FIA schließt Technik-Schlupflöcher

Trickser haben keine Chancen mehr

Sebastian Vettel - Ferrari - Formel 1 Test - Barcelona - Tag 4 - 1. März 2018 Foto: sutton-images.com 30 Bilder

Die FIA hat vor Saisonbeginn mit einer Reihe von Regelverschärfungen und Technischen Direktiven versucht, die größten Schlupflöcher im Reglement zu schließen. Wir erklären Ihnen, worum es da geht und ob die Trickser damit ausgetrickst werden.

Die Regelhüter der FIA haben einen undankbaren Job. Sie versuchen kugelsichere Regeln zu schreiben, doch ihnen stehen Tausende von Ingenieuren bei den Teams gegenüber, die nur darüber nachdenken, wo es Schlupflöcher im Technischen Reglement oder im Sportgesetz gibt.

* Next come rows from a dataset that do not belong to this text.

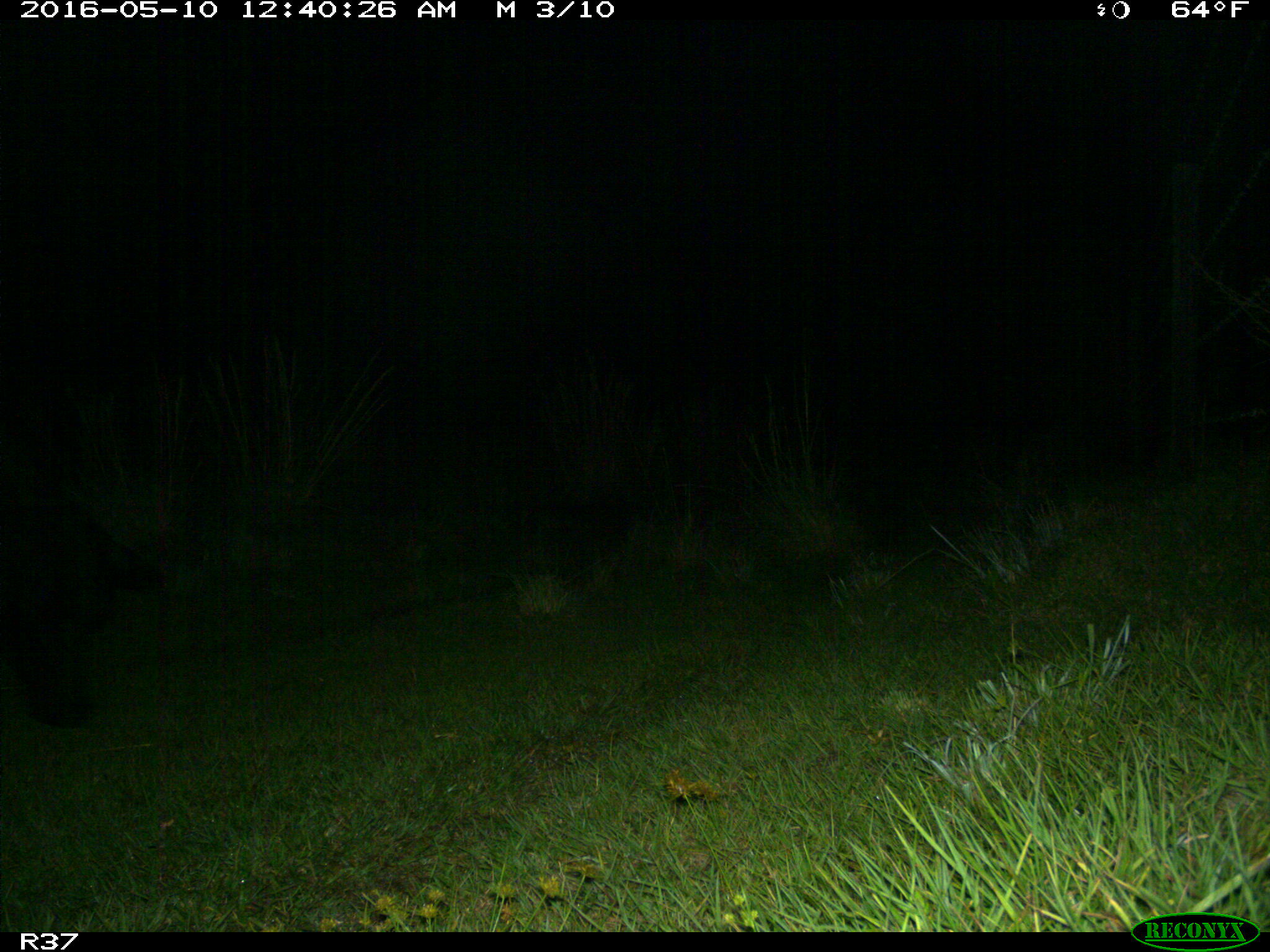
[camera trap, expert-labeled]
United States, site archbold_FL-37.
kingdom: Animalia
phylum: Chordata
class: Mammalia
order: Artiodactyla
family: Bovidae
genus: Bos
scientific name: Bos taurus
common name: domestic cow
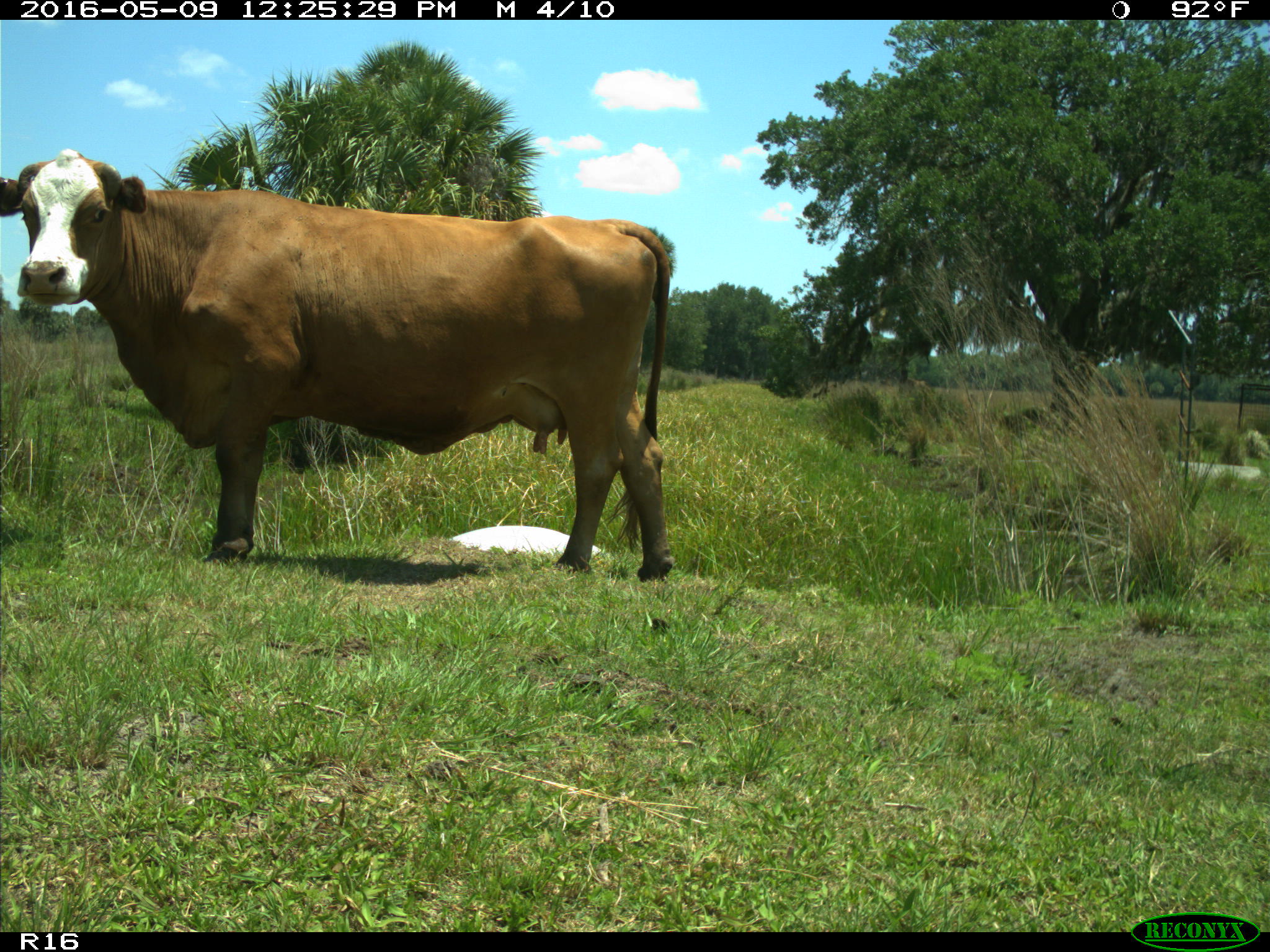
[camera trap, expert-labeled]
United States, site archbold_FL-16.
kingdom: Animalia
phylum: Chordata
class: Mammalia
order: Artiodactyla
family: Bovidae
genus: Bos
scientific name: Bos taurus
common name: domestic cow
Bos taurus (domestic cow).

Nur ein kleines Beispiel. Die FIA versucht seit 2014 mit der Auspuffposition und Vorschriften für Motorkennfelder zu verhindern, dass die Auspuffgase für die Aerodynamik genutzt werden. McLaren hat letztes Jahr trotzdem einen Weg gefunden, wie man den Monkey Seat so anblasen kann, dass damit ein paar Punkte Abtrieb generiert werden. Unter großen Opfern. Die nötigen Maßnahmen am Honda-Motor waren mit ein Grund für die vielen Defekte.

Es ist ein ungleicher Kampf. Die Teams gewinnen immer. Und dann muss die FIA nachjustieren. So wie sie das auch wieder vor Beginn dieser Saison getan hat. Entweder durch Anpassungen im Reglement oder neue technische Direktiven. Wir haben fünf Fälle herausgesucht und erklären Ihnen die Hintergründe. Warum kam es überhaupt dazu? Und wie soll den Tricksern das Handwerk gelegt werden?

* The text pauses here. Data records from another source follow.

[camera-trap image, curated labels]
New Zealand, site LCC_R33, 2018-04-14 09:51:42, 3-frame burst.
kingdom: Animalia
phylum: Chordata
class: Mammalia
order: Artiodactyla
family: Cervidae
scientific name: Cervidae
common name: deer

Der Fall Ölverbrennung für mehr Leistung

Valtteri Bottas - Mercedes - F1-Test - Barcelona - Tag 2 - 27. Februar 2018 Foto: sutton-images.com
Vor allem Mercedes und Ferrari hatte die FIA bei den strikteren Gesetzen in puncto Ölverbrennung im Visier.

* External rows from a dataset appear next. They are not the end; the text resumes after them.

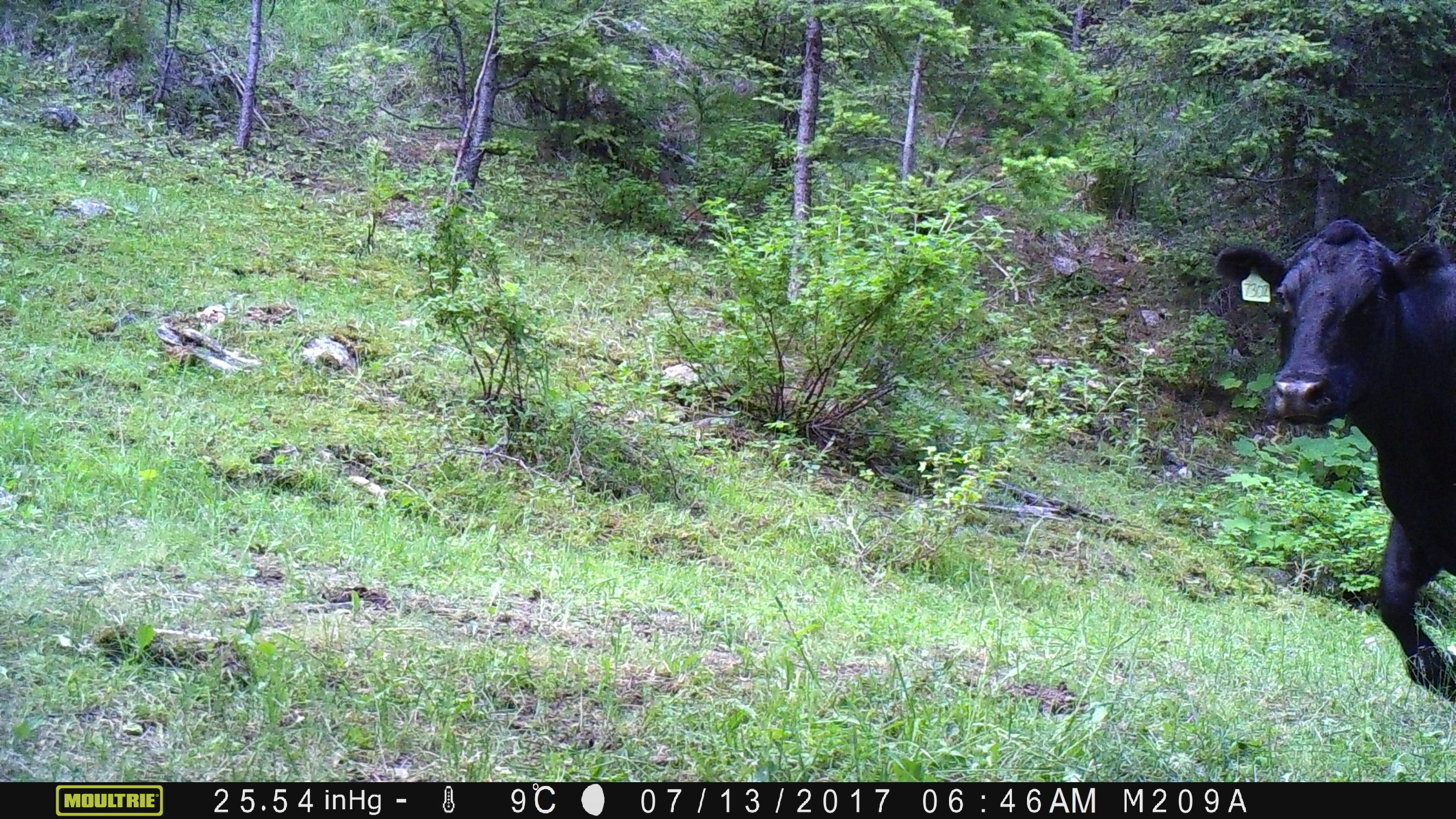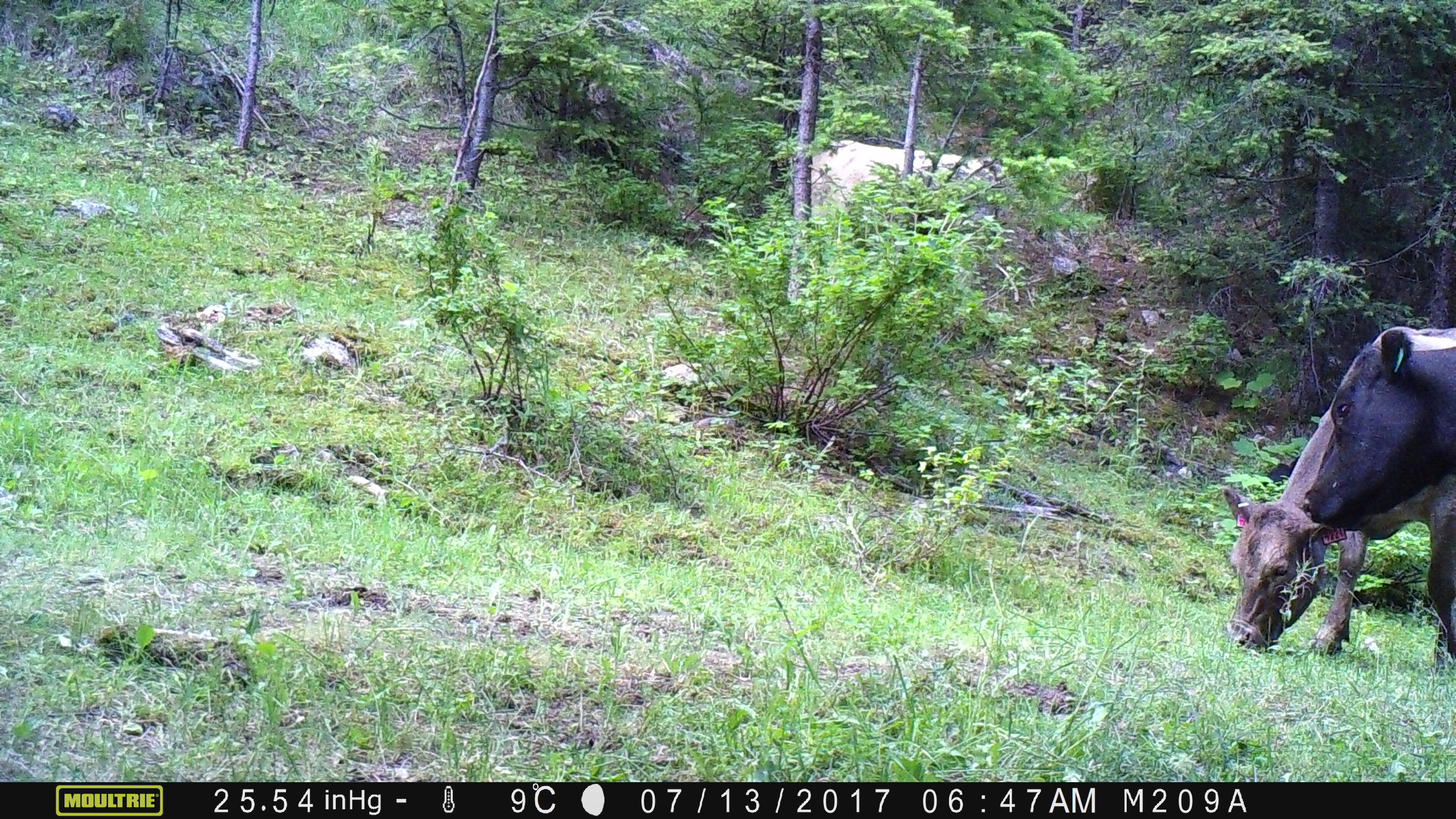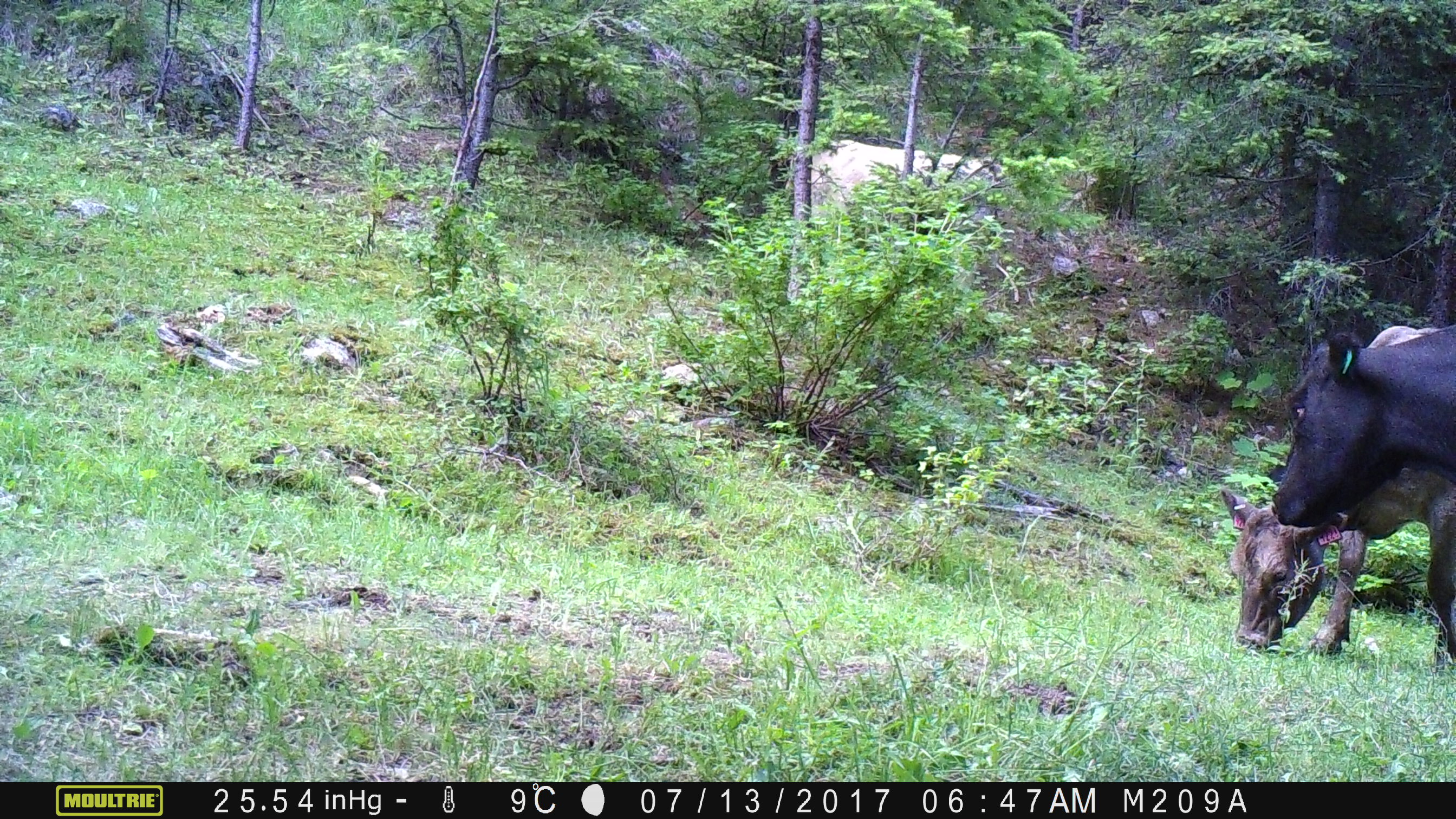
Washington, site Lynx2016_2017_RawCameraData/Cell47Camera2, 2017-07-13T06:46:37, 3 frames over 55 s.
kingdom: Animalia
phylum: Chordata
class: Mammalia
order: Artiodactyla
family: Bovidae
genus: Bos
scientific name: Bos taurus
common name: domestic cattle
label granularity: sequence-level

Es war ein Dauerthema im letzten Jahr. Mercedes und Ferrari beschuldigten sich gegenseitig, durch Beimischung von Ölzusätzen in den Kraftstoff oder Wiederverwendung der im Kurbelhaus entstehenden Gase die Leistung anzuheben. Renault machte gegen beide Konkurrenten mobil. Die FIA setzte daraufhin bereits im Verlauf der abgelaufenen Saison das Ölverbrauchslimit von 1,2 auf 0,9 Liter pro 100 Kilometer herunter. Sowohl Mercedes und Ferrari beteuerten, dass es sich dabei um normalen Ölverbrauch handele.

Nachdem die FIA begann, den Konsum des Schmierstoffs genauer zu messen, kamen in Paris Zweifel auf, ob es bei den WM-Gegnern von 2017 mit rechten Dingen zuging. Mercedes und Ferrari haben bei den Rennen ab dem GP Italien konstant 0,89 Liter auf 100 Kilometer verbrannt. Das war zwar im Rahmen des Erlaubten, doch Renault und Honda kamen nur auf Verbrauchswerte von 0,1 Litern für 100 Kilometer. Da fragte man sich, wie es zu einem so drastischen Unterschied kommen konnte. Es war also durchaus möglich, das Limit noch weiter herunterzusetzen. Das wurde jetzt auf 0,6 Liter reduziert.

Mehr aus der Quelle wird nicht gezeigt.